BUNDLE_FROM_DICT = True tells the packager manager that EvalSuite can be constructed from a dict. This enables both the "*" unbundling operator on output and dict-based input bundling.
unbundle() simply returns dict(bundled_object) — the plain dict of DataFrames. The manager then packs each DataFrame individually using the built-in Pandas packager (as DatasetArtifacts).
bundle() wraps a dict back into EvalSuite(collection). The manager calls this when a function declares suite: EvalSuite as a type hint and receives a dict of data items as input.
pack_file() / unpack_file() handle the case where the suite is logged as a single file artifact (without the "*" prefix).

Register the packager#

project.add_custom_packager(
    packager="suite_packager.EvalSuitePackager", is_mandatory=True
)

Test 1: unbundling with `"*"`#

Using "*eval_suite" in the log hint triggers unbundling. The packager calls unbundle() to get the inner dict, then the manager packs each DataFrame individually — creating three separate DatasetArtifacts.

run_unbundled = fn.run(
    local=True,
    params={"num_samples": 5},
    returns=["*eval_suite"],  # unbundle into separate artifacts
)

run_unbundled.outputs

Each benchmark is now its own artifact. You can inspect them individually:

# List the unbundled artifact keys
[key for key in run_unbundled.outputs if key.startswith("eval_suite")]
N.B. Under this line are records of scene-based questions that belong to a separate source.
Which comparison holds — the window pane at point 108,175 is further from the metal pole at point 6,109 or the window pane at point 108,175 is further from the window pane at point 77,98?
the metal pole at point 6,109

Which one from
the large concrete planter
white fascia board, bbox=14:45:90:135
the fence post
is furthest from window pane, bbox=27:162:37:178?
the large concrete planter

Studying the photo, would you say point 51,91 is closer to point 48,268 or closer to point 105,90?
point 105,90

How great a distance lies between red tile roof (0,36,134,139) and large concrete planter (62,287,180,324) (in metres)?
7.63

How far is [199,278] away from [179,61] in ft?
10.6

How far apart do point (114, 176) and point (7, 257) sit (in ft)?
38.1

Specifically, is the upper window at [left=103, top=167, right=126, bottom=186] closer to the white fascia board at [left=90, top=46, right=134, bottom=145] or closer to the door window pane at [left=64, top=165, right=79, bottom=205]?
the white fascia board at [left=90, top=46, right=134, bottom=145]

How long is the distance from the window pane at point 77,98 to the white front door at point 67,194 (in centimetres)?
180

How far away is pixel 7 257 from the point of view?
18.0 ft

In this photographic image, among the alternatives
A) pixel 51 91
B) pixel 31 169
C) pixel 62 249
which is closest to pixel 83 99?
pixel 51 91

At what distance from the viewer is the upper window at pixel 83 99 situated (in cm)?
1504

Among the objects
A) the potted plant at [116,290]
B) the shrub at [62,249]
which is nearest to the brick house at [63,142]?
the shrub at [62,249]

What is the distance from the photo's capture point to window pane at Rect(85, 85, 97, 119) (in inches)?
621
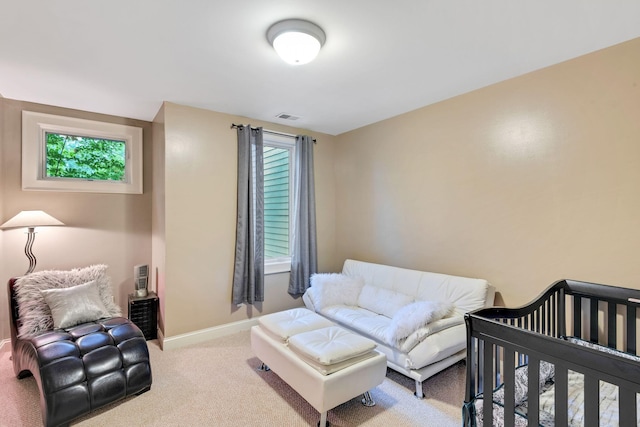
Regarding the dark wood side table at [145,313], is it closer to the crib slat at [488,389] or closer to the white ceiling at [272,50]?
the white ceiling at [272,50]

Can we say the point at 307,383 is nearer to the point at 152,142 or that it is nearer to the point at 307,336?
the point at 307,336

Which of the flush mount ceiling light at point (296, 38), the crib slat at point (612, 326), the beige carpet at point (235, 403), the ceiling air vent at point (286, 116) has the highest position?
the ceiling air vent at point (286, 116)

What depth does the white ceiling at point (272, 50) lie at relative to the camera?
64.6 inches

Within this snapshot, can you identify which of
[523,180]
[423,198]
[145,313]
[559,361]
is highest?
[523,180]

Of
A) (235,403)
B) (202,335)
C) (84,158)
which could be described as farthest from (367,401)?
(84,158)

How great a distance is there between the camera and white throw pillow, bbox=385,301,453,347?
227 cm

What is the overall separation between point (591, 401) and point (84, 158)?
14.4ft

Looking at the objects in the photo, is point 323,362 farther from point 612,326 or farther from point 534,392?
point 612,326

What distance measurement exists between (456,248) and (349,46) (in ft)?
6.72

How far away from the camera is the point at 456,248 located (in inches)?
114

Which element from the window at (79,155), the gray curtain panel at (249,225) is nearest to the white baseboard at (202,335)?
the gray curtain panel at (249,225)

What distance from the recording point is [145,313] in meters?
3.16

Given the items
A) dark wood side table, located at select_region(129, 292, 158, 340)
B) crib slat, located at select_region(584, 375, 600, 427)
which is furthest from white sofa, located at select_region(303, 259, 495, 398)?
dark wood side table, located at select_region(129, 292, 158, 340)

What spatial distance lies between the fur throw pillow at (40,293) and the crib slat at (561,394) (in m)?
3.13
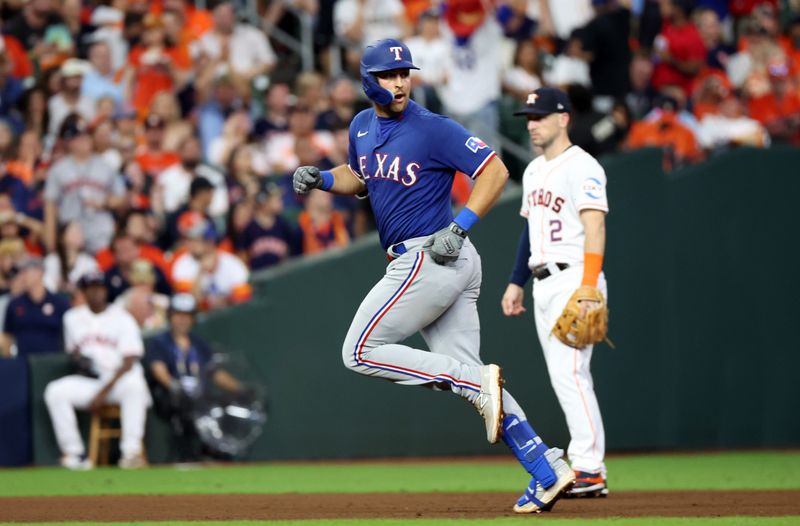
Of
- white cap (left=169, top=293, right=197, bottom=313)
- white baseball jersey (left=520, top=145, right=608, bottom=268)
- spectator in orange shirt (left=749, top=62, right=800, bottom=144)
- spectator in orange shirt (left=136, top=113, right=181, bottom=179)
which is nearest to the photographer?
white baseball jersey (left=520, top=145, right=608, bottom=268)

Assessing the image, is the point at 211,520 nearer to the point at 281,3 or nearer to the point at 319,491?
the point at 319,491

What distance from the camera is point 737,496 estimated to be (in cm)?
762

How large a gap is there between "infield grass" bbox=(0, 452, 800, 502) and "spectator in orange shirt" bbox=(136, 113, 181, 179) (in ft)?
11.7

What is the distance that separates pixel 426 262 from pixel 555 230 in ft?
4.57

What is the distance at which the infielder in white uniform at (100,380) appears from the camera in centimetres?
1141

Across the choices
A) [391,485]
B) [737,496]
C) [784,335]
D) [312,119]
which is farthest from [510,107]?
[737,496]

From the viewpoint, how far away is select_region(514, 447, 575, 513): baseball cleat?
6598 millimetres

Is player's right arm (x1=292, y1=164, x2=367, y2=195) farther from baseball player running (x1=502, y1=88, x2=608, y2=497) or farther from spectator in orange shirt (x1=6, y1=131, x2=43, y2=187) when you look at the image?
spectator in orange shirt (x1=6, y1=131, x2=43, y2=187)

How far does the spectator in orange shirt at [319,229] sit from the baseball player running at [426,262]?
620cm

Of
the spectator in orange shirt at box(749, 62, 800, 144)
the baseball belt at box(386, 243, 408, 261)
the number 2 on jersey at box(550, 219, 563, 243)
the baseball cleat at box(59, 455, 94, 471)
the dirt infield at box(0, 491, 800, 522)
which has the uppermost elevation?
the spectator in orange shirt at box(749, 62, 800, 144)

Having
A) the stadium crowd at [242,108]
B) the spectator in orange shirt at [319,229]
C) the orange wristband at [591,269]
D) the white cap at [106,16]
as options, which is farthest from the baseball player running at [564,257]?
the white cap at [106,16]

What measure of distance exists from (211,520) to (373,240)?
5.63 metres

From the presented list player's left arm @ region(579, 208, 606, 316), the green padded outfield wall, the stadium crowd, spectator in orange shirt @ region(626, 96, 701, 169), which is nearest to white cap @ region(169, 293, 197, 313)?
the green padded outfield wall

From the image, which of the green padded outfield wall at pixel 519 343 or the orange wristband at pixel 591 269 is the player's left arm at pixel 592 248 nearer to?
the orange wristband at pixel 591 269
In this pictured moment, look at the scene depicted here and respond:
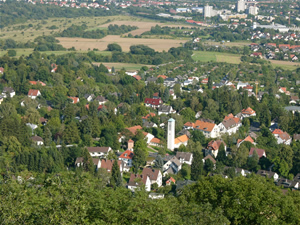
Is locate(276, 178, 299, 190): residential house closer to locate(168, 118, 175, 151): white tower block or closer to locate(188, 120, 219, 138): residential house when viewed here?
locate(168, 118, 175, 151): white tower block

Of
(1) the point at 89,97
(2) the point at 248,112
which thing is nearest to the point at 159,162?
(2) the point at 248,112

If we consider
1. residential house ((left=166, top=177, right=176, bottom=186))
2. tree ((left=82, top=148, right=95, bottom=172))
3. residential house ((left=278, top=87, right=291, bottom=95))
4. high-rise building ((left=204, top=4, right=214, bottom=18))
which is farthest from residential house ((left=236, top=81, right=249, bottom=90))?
high-rise building ((left=204, top=4, right=214, bottom=18))

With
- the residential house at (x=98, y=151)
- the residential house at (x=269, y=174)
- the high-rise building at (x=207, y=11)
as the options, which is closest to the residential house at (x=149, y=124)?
the residential house at (x=98, y=151)

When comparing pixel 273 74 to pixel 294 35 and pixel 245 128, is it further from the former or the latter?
pixel 294 35

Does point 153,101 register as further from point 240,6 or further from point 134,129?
point 240,6

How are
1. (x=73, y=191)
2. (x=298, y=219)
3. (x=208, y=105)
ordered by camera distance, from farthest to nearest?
(x=208, y=105), (x=298, y=219), (x=73, y=191)

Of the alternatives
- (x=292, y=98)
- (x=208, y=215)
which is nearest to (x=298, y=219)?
(x=208, y=215)
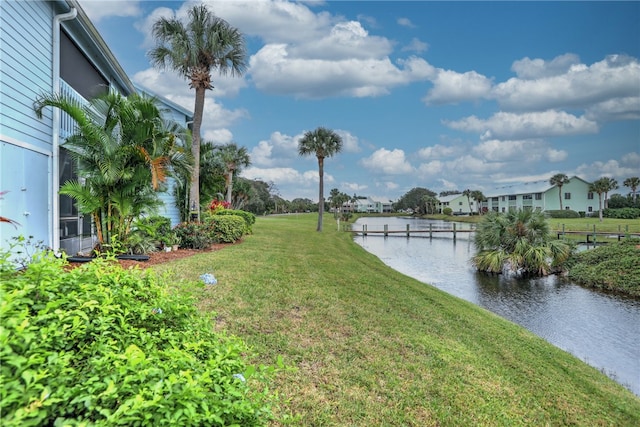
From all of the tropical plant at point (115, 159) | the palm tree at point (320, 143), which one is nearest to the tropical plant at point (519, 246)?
the palm tree at point (320, 143)

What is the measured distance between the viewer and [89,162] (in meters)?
7.79

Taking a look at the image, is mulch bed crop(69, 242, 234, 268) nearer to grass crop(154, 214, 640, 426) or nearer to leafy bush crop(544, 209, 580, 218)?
grass crop(154, 214, 640, 426)

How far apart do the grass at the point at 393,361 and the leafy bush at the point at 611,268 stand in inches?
392

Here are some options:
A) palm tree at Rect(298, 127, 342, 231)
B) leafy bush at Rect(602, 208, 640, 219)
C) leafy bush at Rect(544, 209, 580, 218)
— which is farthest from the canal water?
leafy bush at Rect(544, 209, 580, 218)

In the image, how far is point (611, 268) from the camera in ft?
50.2

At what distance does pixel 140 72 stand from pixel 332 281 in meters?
13.6

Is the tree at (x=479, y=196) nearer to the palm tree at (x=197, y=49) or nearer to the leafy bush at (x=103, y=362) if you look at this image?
the palm tree at (x=197, y=49)

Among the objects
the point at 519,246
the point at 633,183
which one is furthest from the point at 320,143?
the point at 633,183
Test 2: packing as a single file (no unbundling)#

Without the "*" prefix, the entire suite is packed as a single JSON file artifact via pack_file().

run_single = fn.run(
    local=True,
    params={"num_samples": 5},
    returns=["eval_suite"],  # no * → single file artifact
)

run_single.outputs

Test 3: consuming unbundled artifacts as an EvalSuite input#

The real payoff of bundling is round-trip consumption. The unbundled artifacts from Test 1 (three separate DatasetArtifacts) can be passed as input to a downstream handler that expects an EvalSuite. The packager's bundle() method automatically re-assembles the individual DataFrames back into an EvalSuite.
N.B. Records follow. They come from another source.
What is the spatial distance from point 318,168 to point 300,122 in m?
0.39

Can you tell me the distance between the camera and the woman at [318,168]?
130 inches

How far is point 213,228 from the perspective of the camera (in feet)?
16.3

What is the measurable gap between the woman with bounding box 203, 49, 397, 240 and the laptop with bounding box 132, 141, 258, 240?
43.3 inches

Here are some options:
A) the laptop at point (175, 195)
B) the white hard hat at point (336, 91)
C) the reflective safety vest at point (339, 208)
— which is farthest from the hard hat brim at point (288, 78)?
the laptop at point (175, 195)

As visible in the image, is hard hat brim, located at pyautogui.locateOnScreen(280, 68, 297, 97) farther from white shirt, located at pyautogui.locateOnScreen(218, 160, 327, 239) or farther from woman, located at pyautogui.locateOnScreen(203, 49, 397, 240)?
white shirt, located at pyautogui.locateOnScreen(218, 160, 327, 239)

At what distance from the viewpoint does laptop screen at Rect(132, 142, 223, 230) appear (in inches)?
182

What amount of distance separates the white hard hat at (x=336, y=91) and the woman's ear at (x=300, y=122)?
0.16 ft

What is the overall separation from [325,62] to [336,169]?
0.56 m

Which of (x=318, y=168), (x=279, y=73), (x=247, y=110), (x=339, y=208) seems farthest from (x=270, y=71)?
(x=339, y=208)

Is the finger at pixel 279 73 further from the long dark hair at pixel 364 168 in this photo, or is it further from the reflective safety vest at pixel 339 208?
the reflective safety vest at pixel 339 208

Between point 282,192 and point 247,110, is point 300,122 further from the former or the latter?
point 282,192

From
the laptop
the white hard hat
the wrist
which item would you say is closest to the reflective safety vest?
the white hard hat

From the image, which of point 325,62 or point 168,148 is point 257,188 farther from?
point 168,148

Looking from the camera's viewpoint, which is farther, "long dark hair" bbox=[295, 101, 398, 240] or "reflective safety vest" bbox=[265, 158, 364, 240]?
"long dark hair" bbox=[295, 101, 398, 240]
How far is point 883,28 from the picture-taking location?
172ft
%%writefile summarize_suite.py

import pandas as pd
from eval_suite import EvalSuite


def summarize(suite: EvalSuite) -> pd.DataFrame:
    """
    Summarize an EvalSuite into a single DataFrame.
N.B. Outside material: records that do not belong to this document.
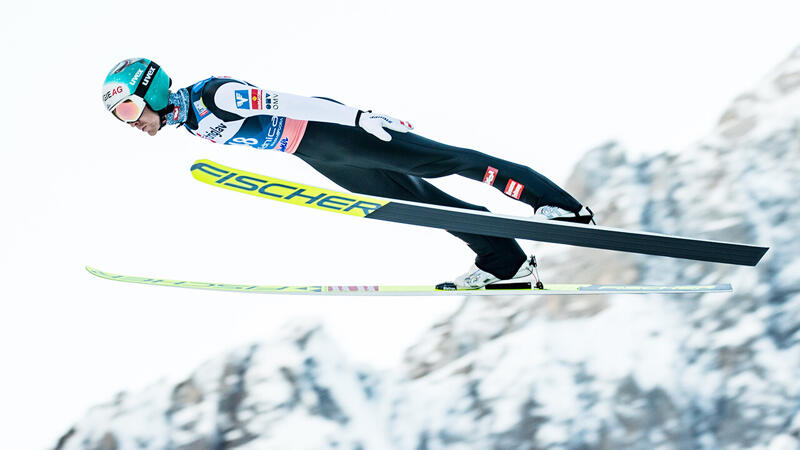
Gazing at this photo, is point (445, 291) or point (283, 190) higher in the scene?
point (445, 291)

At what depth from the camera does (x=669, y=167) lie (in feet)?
30.3

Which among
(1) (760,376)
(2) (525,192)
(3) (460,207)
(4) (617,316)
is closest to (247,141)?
(3) (460,207)

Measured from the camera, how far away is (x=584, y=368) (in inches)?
354

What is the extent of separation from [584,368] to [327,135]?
632 cm

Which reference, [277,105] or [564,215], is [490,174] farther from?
[277,105]

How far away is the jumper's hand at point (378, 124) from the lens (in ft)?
11.6

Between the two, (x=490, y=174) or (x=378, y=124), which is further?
(x=490, y=174)

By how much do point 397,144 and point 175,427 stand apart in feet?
21.1

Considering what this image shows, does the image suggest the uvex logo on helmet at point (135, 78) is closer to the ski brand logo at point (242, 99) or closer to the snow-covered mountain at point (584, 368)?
the ski brand logo at point (242, 99)

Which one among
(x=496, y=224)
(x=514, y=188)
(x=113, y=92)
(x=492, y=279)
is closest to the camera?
(x=113, y=92)

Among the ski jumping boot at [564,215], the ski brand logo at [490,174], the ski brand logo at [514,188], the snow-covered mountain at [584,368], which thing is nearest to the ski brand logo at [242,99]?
the ski brand logo at [490,174]

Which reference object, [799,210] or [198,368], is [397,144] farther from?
[799,210]

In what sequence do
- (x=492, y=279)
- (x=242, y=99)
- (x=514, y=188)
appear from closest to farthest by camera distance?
(x=242, y=99) < (x=514, y=188) < (x=492, y=279)

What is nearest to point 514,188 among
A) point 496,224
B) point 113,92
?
point 496,224
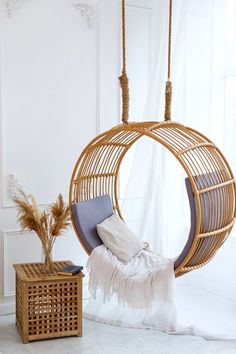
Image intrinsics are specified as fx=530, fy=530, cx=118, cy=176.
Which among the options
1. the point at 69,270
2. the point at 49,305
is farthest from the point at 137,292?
the point at 49,305

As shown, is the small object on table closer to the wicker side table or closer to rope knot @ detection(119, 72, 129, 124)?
the wicker side table

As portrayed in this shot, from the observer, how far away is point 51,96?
4.20 m

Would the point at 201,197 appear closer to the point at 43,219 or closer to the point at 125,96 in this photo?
the point at 125,96

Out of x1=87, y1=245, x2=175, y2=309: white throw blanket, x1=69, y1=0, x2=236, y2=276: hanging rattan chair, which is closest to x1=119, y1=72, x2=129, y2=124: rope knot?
x1=69, y1=0, x2=236, y2=276: hanging rattan chair

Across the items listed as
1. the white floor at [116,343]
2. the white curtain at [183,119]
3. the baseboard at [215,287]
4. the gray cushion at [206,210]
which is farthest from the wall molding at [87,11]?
the white floor at [116,343]

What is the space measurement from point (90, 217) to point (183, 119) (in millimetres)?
1212

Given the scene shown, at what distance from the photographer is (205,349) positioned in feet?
10.9

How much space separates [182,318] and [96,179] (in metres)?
1.23

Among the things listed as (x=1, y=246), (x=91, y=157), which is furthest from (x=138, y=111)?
(x=1, y=246)

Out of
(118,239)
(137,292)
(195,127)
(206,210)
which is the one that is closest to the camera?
(206,210)

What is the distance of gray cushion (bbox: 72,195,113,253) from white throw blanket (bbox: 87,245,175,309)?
0.09 metres

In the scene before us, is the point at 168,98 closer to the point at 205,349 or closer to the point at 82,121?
the point at 82,121

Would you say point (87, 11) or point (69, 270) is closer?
point (69, 270)

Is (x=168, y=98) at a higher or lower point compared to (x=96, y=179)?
higher
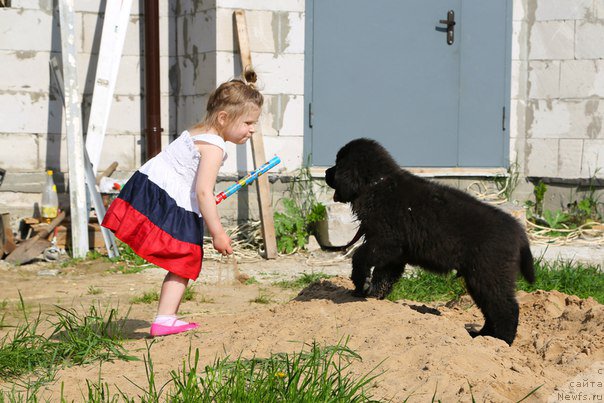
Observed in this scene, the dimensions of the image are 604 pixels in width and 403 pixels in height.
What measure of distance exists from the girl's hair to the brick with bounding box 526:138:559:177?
5.86 m

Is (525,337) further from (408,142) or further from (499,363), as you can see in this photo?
(408,142)

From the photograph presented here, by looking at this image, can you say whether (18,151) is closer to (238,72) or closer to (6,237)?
(6,237)

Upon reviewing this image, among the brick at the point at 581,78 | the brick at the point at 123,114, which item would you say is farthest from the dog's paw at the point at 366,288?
the brick at the point at 581,78

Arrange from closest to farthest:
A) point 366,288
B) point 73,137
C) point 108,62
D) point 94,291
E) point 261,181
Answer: point 366,288 → point 94,291 → point 73,137 → point 261,181 → point 108,62

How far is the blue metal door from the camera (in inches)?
365

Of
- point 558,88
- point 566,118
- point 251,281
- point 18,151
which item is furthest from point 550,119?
point 18,151

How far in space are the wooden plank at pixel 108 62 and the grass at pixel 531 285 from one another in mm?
4115

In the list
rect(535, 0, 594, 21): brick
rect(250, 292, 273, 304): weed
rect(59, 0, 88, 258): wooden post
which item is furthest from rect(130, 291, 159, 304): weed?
rect(535, 0, 594, 21): brick

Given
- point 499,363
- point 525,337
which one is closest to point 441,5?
point 525,337

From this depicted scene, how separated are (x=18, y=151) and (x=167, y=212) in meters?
5.08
    :param suite: The EvalSuite to summarize (may arrive as unbundled artifacts).

    :returns: A summary DataFrame with mean scores per benchmark.
    """
    return suite.summary()

summarize_fn = project.set_function(
    "summarize_suite.py",
    name="summarize-suite",
    kind="job",
    image="mlrun/mlrun",
    handler="summarize",
)

# Pass the unbundled artifacts — the packager re-bundles them into an EvalSuite
summarize_run = summarize_fn.run(
    local=True,
    inputs={"suite": run_unbundled.outputs["eval_suite"]},
    returns=["summary : dataset"],
)

summarize_run.artifact("summary").as_df()

Summary of all three patterns#

Across these tutorials you've seen the three main patterns for custom packagers:

Pattern	Tutorial	Key methods	Use case
Pack-only	PIL Image	`pack_file`, `pack_plot`	Types that are produced but rarely consumed as typed inputs
Round-trip	LangChain	`pack_file`, `unpack_file`	Types that need to be saved and loaded back across functions
Bundling	EvalSuite (this tutorial)	`pack_file`, `unpack_file`, `bundle`, `unbundle`	Collection types that should decompose into individual artifacts

All three follow the same core recipe:

Subclass DefaultPackager
Set PACKABLE_OBJECT_TYPE and DEFAULT_PACKING_ARTIFACT_TYPE
Implement pack_*() and optionally unpack_*() methods
Clean up temp files with add_future_clearing_path()
Register with project.add_custom_packager(packager="module.Class", is_mandatory=True)

For the full API reference, see DefaultPackager and Packager.